Idiomatic setup for Ecto replicas with runtime configuration

mikej · July 26, 2024, 4:15pm

Okay, this one may get a bit in the weeds but here goes. First, while my application is a Phoenix app, this is more of an Ecto/Elixir setup question. Please let me know if this should go in the general category.

My application is multi-tenant.
We achieve multi-tenancy with Postgres schemas.
It runs on AWS ECS containers.
It uses AWS RDS Aurora Postgres as the database backend.

The requirements:

Multiple read-only replicas are required. This is a very high traffic system that’s heavy on the reads.
Configuration options must be passed at runtime, we use AWS Secret Manager to pass in sensitive data.
Different ECS clusters may connect to different RDS clusters.

So the problem I’m facing is: How do I build a system that can connect to different database clusters with different read replicas depending on the cluster configuration it’s running in?

What I have now is this bunch of bananas - it works but it has one very specific limitation.

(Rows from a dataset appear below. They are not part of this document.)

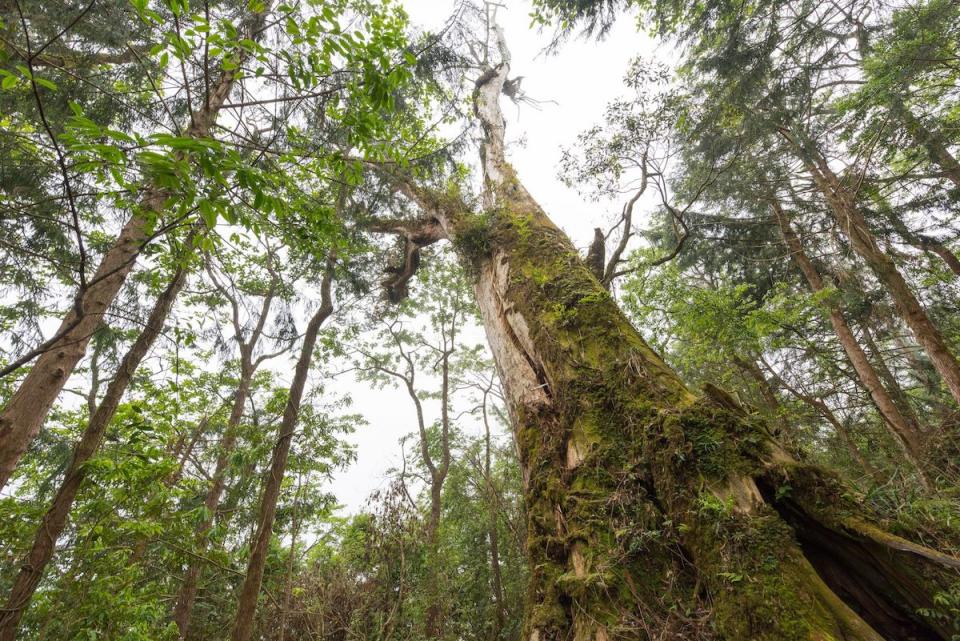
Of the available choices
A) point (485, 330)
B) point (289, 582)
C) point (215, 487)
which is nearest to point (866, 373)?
point (485, 330)

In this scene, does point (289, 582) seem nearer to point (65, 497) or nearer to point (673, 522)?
point (65, 497)

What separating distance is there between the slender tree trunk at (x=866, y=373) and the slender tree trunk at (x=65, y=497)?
7.33 metres

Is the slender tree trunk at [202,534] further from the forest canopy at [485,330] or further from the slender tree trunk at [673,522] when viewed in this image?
the slender tree trunk at [673,522]

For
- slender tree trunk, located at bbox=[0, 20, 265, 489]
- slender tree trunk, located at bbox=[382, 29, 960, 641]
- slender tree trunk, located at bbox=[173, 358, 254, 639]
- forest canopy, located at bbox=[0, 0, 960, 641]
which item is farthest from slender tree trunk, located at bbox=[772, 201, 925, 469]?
slender tree trunk, located at bbox=[173, 358, 254, 639]

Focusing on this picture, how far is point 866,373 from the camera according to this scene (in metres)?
6.24

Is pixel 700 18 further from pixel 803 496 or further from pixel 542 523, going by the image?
pixel 542 523

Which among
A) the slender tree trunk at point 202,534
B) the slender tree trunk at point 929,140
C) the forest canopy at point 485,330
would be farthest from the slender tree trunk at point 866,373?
the slender tree trunk at point 202,534

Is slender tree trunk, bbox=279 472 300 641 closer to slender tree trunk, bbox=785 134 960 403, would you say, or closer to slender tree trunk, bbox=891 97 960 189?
slender tree trunk, bbox=785 134 960 403

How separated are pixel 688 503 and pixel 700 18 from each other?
6.69m

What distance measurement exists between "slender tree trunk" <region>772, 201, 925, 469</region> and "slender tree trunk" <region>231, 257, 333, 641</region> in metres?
6.79

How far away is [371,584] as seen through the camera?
5.58 meters

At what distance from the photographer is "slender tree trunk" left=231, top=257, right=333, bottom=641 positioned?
342 cm

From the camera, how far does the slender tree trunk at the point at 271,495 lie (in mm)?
3419

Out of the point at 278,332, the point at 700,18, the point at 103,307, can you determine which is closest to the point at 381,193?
the point at 278,332
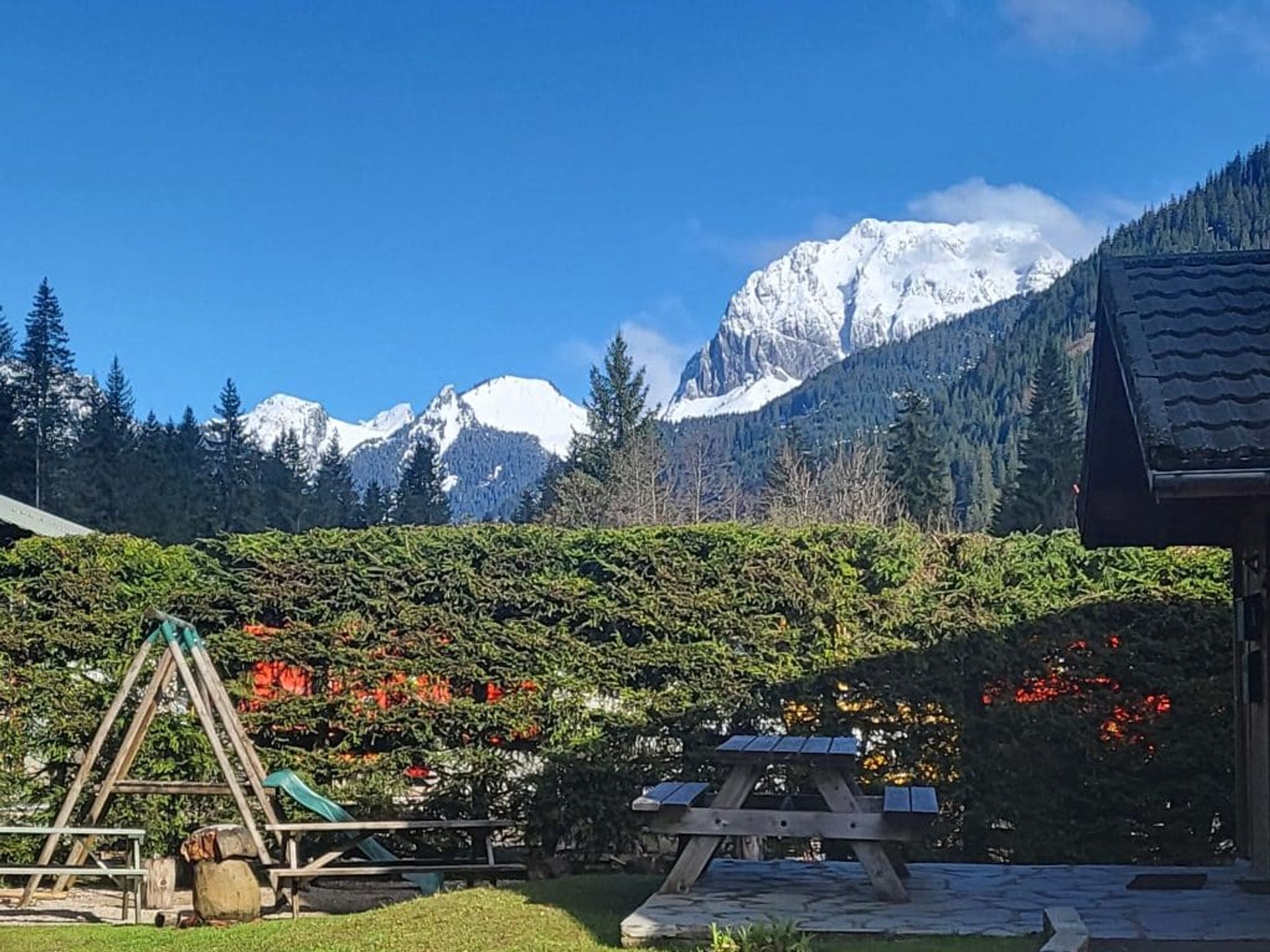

First, I’m using a runtime config value to read in a comma separated list of replica endpoints:

config :snw_bowman,
  pod_replicas: String.split(System.get_env("POD_REPLICAS") || "localhost", ",", trim: true)

Then in my Repo file I have:

defmodule SnwBowman.Repo do
  @moduledoc false
  require Logger

  use Ecto.Repo,
    otp_app: :snw_bowman,
    adapter: Ecto.Adapters.Postgres

  @replicas [
    SnwBowman.Repo.ReadOnly1,
    SnwBowman.Repo.ReadOnly2
  ]

  def replica do
    @replicas
    |> Enum.random()
  end

  @doc """
  Starts the read-only replicas. This function is called by the GenServer
  defined below, and should not be called directly. The GenServer is started
  under the main supervision tree.
  """
  def start_replicas(hosts) do
    conf = Keyword.put(config(), :read_only, true)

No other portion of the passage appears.